社長という立場でいると、いろんな人が「お忙しいでしょう?」「お忙しいところすみません」などと気をつかってくれるのですが、実のところ、そこまで忙しさを感じていません。そういう言葉をかけてもらうたびに、社長として全然働けていないのではと不安な気持ちになります。出口さんはそういったご経験はございますか?

新人社長
39歳 経営者 男性

忙しい=仕事をしている、とは限りません

みんなが「忙しいでしょう」「お忙しいところすみません」とせっかく気を使ってくれているのであれば、にっこり笑って「うんうん」と応じていればいいのではないでしょうか。

社長に限らず仕事をするということは、自己の本来の仕事を真剣に一所懸命にやっていればいいわけで、忙しい、忙しくないということと、本来の仕事をきちんとやっているかどうかは何の関係もありません。

僕の友人の34歳の社長は、「1日に3時間しか働けない」と言っています。

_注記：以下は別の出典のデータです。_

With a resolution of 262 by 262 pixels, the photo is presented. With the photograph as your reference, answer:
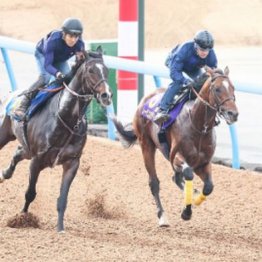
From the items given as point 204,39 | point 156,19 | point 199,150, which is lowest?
point 156,19

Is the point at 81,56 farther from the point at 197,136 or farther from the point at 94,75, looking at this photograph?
the point at 197,136

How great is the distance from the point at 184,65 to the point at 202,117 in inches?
24.8

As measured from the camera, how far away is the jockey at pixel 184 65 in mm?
10547

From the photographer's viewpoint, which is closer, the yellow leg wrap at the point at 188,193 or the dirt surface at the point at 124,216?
the dirt surface at the point at 124,216

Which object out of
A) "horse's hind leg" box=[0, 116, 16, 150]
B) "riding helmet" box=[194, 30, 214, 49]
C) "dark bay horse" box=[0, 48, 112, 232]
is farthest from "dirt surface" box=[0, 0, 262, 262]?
"riding helmet" box=[194, 30, 214, 49]

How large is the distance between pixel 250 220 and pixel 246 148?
308 centimetres

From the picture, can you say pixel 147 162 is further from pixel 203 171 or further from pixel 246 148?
pixel 246 148

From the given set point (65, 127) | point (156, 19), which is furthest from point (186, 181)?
point (156, 19)

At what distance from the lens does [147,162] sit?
1130cm

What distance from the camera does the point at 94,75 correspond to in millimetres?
9672

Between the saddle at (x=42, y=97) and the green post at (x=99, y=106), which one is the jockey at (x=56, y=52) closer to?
the saddle at (x=42, y=97)

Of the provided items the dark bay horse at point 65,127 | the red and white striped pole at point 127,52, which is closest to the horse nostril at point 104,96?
the dark bay horse at point 65,127

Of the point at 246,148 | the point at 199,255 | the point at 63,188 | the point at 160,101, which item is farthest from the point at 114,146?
the point at 199,255

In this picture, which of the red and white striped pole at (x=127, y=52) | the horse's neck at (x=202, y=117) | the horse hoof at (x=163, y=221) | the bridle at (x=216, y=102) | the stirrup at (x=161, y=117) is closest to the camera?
the bridle at (x=216, y=102)
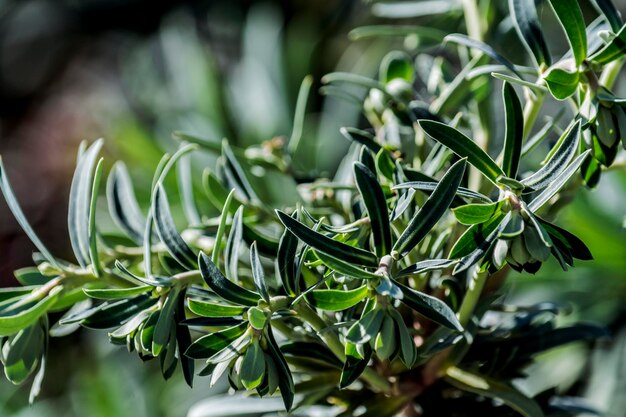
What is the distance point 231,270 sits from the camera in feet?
1.11

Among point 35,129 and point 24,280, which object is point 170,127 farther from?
point 24,280

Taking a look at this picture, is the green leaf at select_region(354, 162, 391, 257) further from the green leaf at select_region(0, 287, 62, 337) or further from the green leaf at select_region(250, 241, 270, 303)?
the green leaf at select_region(0, 287, 62, 337)

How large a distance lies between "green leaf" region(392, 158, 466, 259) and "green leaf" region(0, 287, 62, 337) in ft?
0.54

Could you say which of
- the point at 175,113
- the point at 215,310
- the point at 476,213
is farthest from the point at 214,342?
the point at 175,113

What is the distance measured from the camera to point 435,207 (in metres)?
0.29

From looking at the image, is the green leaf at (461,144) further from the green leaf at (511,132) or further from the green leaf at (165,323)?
the green leaf at (165,323)

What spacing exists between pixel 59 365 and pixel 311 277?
1054 mm

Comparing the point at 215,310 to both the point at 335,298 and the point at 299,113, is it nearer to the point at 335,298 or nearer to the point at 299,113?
the point at 335,298

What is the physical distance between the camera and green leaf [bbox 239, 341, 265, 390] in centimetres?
29

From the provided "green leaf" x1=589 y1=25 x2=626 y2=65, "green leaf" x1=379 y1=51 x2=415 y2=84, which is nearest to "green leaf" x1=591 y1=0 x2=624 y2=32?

「どうして?」と聞いたら、「必死に頭を絞って考え抜いているので、3時間過ぎると、もう頭も体も動きません。ヘトヘトになるのです」と言っていました。

そういう仕事の仕方もあるわけですから、忙しい、忙しくないということと、本来の仕事をやっているかやっていないかは関係ないと考えて、でも気を使ってくれるのだったら「どうもありがとう」と、にっこり微笑み返しをしてあげれば、それでいいのではないでしょうか。